_Stored data_
>>>>>

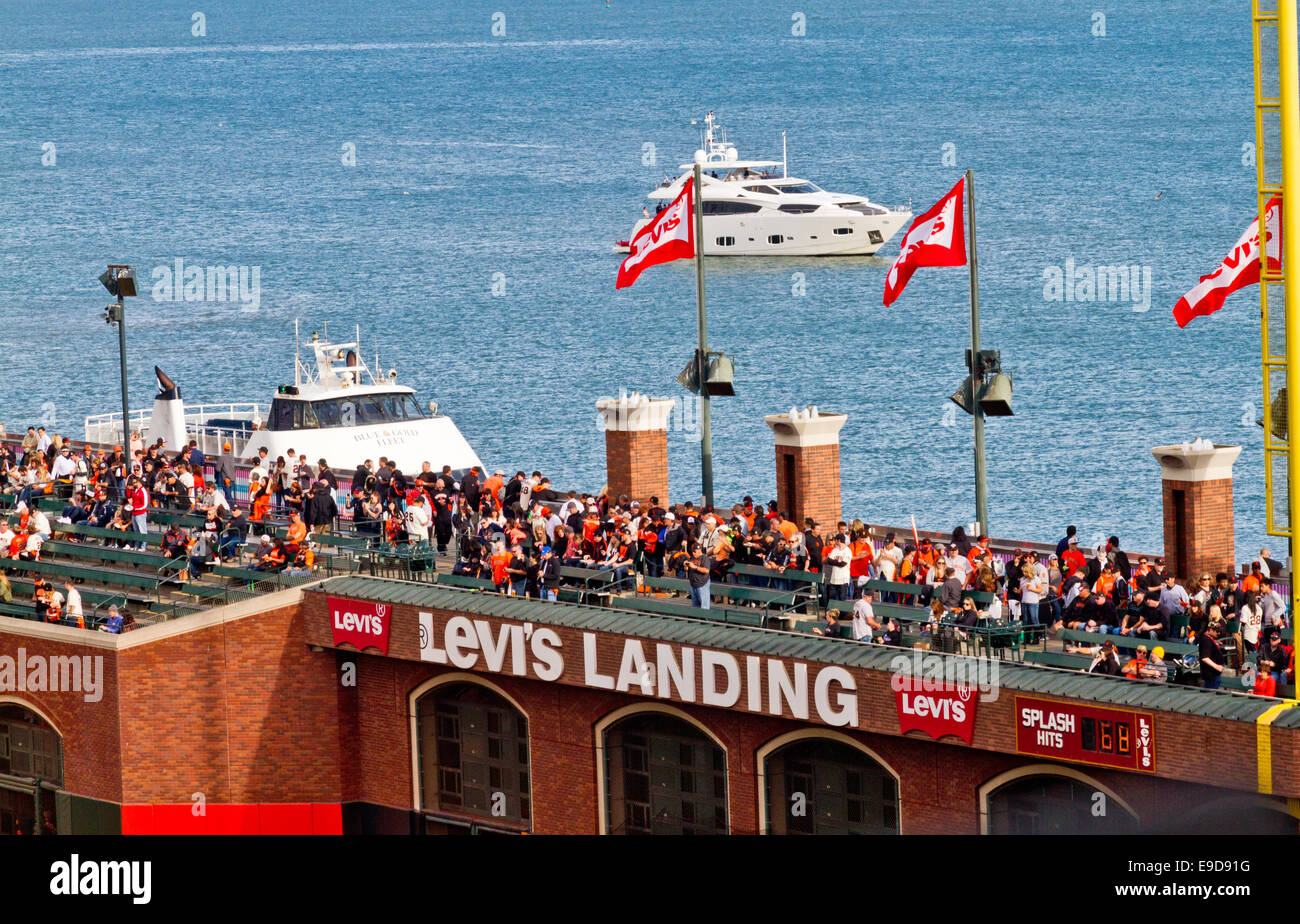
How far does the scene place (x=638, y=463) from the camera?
36.0 m

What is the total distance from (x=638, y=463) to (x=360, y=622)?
239 inches

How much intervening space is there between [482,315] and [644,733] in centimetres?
8932

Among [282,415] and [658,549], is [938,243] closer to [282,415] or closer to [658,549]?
[658,549]

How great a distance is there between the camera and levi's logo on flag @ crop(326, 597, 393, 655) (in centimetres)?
3169

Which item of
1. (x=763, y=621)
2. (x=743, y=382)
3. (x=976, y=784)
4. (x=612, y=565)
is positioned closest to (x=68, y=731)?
(x=612, y=565)

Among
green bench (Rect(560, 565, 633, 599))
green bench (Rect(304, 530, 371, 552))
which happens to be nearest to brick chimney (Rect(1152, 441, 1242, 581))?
green bench (Rect(560, 565, 633, 599))

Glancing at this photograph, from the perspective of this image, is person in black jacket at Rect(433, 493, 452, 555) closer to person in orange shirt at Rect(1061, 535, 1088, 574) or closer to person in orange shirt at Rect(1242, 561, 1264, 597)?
person in orange shirt at Rect(1061, 535, 1088, 574)

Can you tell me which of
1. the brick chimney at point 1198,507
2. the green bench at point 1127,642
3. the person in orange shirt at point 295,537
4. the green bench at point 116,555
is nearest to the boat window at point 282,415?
the green bench at point 116,555

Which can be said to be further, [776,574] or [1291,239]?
[776,574]

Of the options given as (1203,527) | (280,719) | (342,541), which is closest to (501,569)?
(342,541)

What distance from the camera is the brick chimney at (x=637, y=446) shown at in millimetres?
35531

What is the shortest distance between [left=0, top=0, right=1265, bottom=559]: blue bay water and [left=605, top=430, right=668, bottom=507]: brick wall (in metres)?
37.4

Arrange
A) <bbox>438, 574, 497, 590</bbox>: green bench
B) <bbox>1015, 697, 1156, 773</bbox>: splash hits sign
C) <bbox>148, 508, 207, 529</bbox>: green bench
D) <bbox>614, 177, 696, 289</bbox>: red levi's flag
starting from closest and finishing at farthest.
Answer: <bbox>1015, 697, 1156, 773</bbox>: splash hits sign → <bbox>438, 574, 497, 590</bbox>: green bench → <bbox>614, 177, 696, 289</bbox>: red levi's flag → <bbox>148, 508, 207, 529</bbox>: green bench

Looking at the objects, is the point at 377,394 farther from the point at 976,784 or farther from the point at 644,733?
A: the point at 976,784
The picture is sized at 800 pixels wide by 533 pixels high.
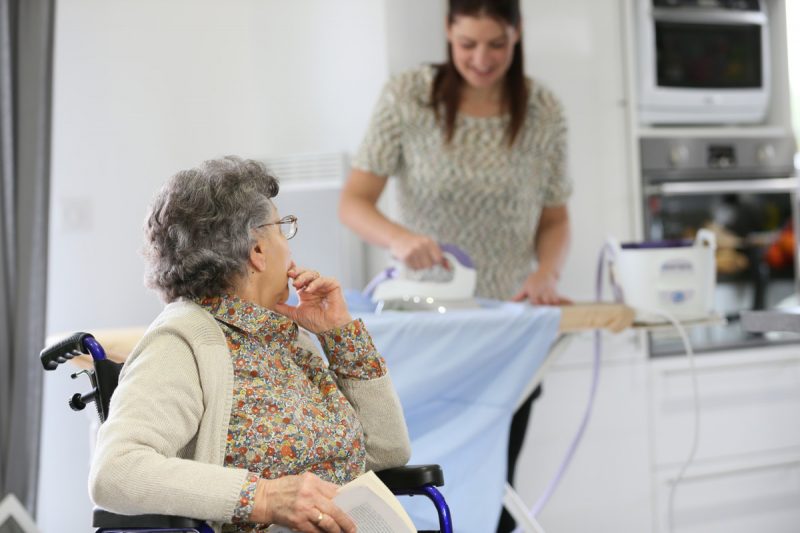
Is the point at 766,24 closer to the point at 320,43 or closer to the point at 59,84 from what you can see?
the point at 320,43

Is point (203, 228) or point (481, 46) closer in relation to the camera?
point (203, 228)

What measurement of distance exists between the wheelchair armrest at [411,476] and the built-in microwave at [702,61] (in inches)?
75.5

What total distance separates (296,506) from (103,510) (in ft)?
0.83

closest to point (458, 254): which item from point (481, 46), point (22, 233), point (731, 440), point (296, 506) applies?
point (481, 46)

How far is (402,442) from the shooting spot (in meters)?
1.54

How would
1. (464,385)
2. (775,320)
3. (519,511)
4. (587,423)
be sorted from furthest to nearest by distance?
(587,423)
(519,511)
(464,385)
(775,320)

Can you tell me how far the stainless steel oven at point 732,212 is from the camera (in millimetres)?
3045

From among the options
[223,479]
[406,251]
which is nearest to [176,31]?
[406,251]

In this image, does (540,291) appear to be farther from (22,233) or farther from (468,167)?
(22,233)

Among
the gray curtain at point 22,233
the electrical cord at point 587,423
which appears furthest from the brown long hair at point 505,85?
the gray curtain at point 22,233

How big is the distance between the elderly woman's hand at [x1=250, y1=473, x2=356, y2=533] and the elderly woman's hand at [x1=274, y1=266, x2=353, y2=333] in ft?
1.04

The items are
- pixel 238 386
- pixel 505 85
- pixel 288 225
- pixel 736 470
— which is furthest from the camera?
pixel 736 470

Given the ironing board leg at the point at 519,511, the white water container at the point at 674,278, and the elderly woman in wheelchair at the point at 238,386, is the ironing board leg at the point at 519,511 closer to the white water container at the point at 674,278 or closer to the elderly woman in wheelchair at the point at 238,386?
the white water container at the point at 674,278

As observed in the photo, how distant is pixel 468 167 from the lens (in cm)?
242
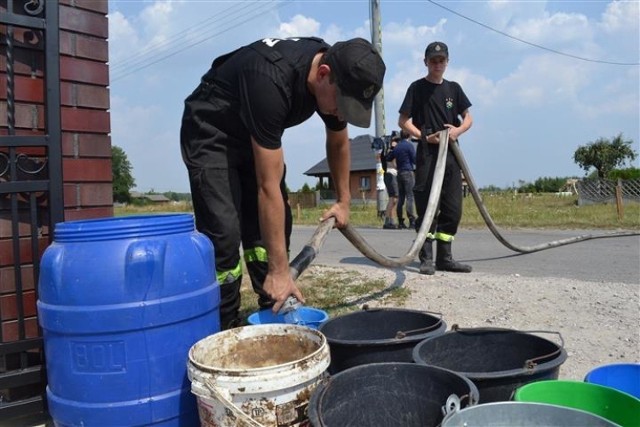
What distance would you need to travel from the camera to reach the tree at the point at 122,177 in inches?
3063

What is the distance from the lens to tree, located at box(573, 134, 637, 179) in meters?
36.0

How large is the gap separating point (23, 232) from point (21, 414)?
85cm

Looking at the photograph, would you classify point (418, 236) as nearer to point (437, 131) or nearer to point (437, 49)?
point (437, 131)

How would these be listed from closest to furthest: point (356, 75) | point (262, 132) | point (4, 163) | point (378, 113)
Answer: point (356, 75) < point (262, 132) < point (4, 163) < point (378, 113)

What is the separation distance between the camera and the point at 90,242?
6.22 ft

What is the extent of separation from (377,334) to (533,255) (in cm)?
452

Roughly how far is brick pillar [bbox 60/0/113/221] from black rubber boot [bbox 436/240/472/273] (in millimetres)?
3358

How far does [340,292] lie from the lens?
14.7ft

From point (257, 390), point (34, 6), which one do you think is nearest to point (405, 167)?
Answer: point (34, 6)

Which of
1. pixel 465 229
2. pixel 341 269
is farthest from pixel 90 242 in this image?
pixel 465 229

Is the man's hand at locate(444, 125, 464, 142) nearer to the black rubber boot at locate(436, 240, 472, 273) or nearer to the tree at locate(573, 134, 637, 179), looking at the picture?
the black rubber boot at locate(436, 240, 472, 273)

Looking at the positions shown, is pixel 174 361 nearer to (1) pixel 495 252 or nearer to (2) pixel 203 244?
(2) pixel 203 244

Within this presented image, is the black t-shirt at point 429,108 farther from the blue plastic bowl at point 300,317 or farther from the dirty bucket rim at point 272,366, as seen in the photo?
the dirty bucket rim at point 272,366

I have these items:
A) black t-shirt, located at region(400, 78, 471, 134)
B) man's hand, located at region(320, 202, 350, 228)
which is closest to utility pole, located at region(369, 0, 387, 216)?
black t-shirt, located at region(400, 78, 471, 134)
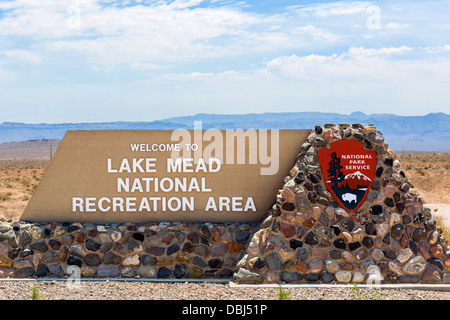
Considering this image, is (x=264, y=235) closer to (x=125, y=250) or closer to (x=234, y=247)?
(x=234, y=247)

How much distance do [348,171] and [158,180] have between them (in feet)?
12.3

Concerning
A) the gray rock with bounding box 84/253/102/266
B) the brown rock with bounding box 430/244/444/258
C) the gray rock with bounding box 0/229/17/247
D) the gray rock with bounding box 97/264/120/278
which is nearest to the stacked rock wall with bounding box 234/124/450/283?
the brown rock with bounding box 430/244/444/258

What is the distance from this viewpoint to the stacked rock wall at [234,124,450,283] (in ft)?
34.7

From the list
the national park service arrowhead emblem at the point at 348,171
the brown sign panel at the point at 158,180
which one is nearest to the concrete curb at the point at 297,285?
the brown sign panel at the point at 158,180

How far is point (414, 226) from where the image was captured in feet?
35.9

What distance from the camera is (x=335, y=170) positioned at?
11.1m

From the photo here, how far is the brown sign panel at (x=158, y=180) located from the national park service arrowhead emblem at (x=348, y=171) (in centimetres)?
75

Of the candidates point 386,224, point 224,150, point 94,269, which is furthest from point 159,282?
point 386,224

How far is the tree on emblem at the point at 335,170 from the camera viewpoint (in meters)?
11.0

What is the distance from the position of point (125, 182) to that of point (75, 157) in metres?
1.14

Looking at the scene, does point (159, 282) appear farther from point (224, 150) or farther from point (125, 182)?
point (224, 150)

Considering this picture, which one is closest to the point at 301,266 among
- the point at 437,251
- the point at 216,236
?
the point at 216,236

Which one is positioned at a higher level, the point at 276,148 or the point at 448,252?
the point at 276,148

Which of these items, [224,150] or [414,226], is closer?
[414,226]
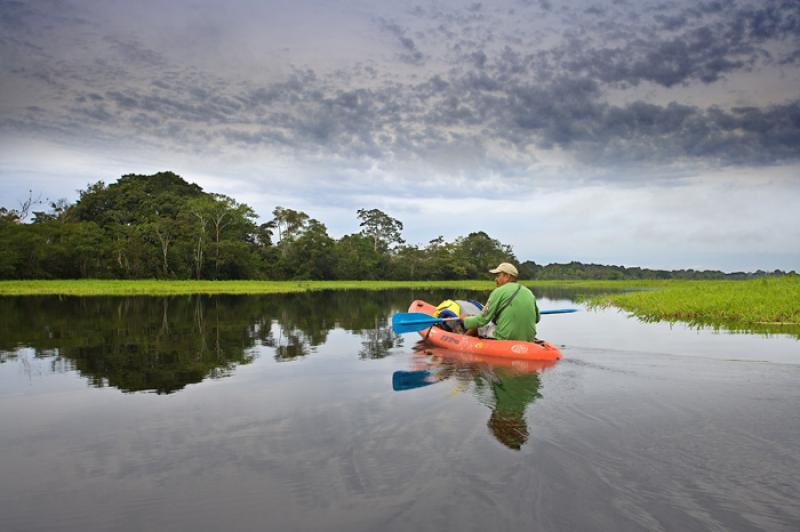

<<<<<

Which lines in the data above contain the word "water"? Show each of them in full, treating a difference in letter case as a mismatch.

_Output for this exercise_
What is the shortest distance between [left=0, top=0, right=1265, bottom=559]: blue bay water and [left=605, top=430, right=668, bottom=507]: brick wall (in metres)?
Given the ironing board leg at the point at 519,511, the white water container at the point at 674,278, and the elderly woman in wheelchair at the point at 238,386, is the ironing board leg at the point at 519,511 closer to the white water container at the point at 674,278 or closer to the elderly woman in wheelchair at the point at 238,386?
the white water container at the point at 674,278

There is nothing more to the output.